--- start Dataset excerpts ---

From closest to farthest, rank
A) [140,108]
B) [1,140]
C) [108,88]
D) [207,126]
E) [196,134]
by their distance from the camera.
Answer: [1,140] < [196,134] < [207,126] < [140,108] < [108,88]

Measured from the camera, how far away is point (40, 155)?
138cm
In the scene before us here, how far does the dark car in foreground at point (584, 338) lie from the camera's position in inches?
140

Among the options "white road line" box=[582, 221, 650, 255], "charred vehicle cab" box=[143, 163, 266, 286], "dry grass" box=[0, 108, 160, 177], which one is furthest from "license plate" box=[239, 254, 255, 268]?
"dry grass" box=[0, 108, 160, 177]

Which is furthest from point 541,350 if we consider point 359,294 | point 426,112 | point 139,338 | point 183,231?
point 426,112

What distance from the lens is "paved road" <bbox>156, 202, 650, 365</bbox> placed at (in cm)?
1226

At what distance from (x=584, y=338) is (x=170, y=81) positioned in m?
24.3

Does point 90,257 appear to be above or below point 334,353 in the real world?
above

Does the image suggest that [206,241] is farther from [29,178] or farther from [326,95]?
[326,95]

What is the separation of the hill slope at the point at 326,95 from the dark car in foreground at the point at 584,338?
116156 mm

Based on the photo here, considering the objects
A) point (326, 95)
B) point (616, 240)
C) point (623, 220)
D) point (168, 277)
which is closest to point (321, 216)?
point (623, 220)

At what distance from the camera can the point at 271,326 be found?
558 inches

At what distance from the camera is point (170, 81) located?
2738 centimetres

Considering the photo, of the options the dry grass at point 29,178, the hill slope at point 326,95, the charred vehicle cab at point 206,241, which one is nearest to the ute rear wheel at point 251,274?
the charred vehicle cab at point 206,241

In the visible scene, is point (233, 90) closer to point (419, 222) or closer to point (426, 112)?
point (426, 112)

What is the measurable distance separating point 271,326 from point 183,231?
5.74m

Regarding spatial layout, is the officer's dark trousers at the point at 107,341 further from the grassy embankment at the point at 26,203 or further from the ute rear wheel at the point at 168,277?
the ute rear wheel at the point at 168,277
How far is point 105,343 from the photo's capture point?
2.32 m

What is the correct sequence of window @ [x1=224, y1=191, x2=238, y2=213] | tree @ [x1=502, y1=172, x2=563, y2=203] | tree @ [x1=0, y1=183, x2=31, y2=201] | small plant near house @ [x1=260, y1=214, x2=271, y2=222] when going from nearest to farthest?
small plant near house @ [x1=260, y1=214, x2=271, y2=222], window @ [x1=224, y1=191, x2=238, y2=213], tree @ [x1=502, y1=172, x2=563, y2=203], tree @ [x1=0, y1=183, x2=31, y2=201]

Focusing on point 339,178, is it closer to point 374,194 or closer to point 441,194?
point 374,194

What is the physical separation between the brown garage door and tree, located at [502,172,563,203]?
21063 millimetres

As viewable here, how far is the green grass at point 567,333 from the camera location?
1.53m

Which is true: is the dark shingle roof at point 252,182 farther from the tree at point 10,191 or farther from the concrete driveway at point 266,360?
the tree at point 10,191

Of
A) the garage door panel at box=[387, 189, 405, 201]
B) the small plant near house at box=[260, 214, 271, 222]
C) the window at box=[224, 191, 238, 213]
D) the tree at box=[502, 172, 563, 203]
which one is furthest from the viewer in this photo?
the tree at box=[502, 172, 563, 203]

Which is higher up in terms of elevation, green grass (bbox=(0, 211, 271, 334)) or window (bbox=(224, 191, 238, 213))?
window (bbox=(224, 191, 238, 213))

--- end Dataset excerpts ---

> **Exercise**:
Convert the lines of the records from the one containing "Considering the photo, of" through the end of the records, both ends included, into a JSON list of strings with one string per line, leaving out blank lines.

> **Output**:
[
  "Considering the photo, of the options the dry grass at point 29,178, the hill slope at point 326,95, the charred vehicle cab at point 206,241, which one is nearest to the ute rear wheel at point 251,274?",
  "the charred vehicle cab at point 206,241",
  "In the visible scene, is point (233, 90) closer to point (419, 222) or closer to point (426, 112)?",
  "point (426, 112)",
  "What is the measurable distance separating point 271,326 from point 183,231?",
  "5.74m",
  "Regarding spatial layout, is the officer's dark trousers at the point at 107,341 further from the grassy embankment at the point at 26,203 or further from the ute rear wheel at the point at 168,277?",
  "the ute rear wheel at the point at 168,277",
  "How far is point 105,343 from the photo's capture point?",
  "2.32 m",
  "What is the correct sequence of window @ [x1=224, y1=191, x2=238, y2=213] | tree @ [x1=502, y1=172, x2=563, y2=203] | tree @ [x1=0, y1=183, x2=31, y2=201] | small plant near house @ [x1=260, y1=214, x2=271, y2=222] when going from nearest to farthest?",
  "small plant near house @ [x1=260, y1=214, x2=271, y2=222], window @ [x1=224, y1=191, x2=238, y2=213], tree @ [x1=502, y1=172, x2=563, y2=203], tree @ [x1=0, y1=183, x2=31, y2=201]",
  "Focusing on point 339,178, is it closer to point 374,194 or closer to point 441,194?",
  "point 374,194",
  "What is the physical separation between the brown garage door and tree, located at [502,172,563,203]?",
  "21063 millimetres",
  "As viewable here, how far is the green grass at point 567,333 from the camera location?",
  "1.53m",
  "Which is true: is the dark shingle roof at point 252,182 farther from the tree at point 10,191 or farther from the concrete driveway at point 266,360?",
  "the tree at point 10,191",
  "Of",
  "A) the garage door panel at box=[387, 189, 405, 201]",
  "B) the small plant near house at box=[260, 214, 271, 222]",
  "C) the window at box=[224, 191, 238, 213]",
  "D) the tree at box=[502, 172, 563, 203]",
  "which one is furthest from the viewer in this photo?",
  "the tree at box=[502, 172, 563, 203]",
  "Which is higher up in terms of elevation, green grass (bbox=(0, 211, 271, 334)) or window (bbox=(224, 191, 238, 213))?",
  "window (bbox=(224, 191, 238, 213))"
]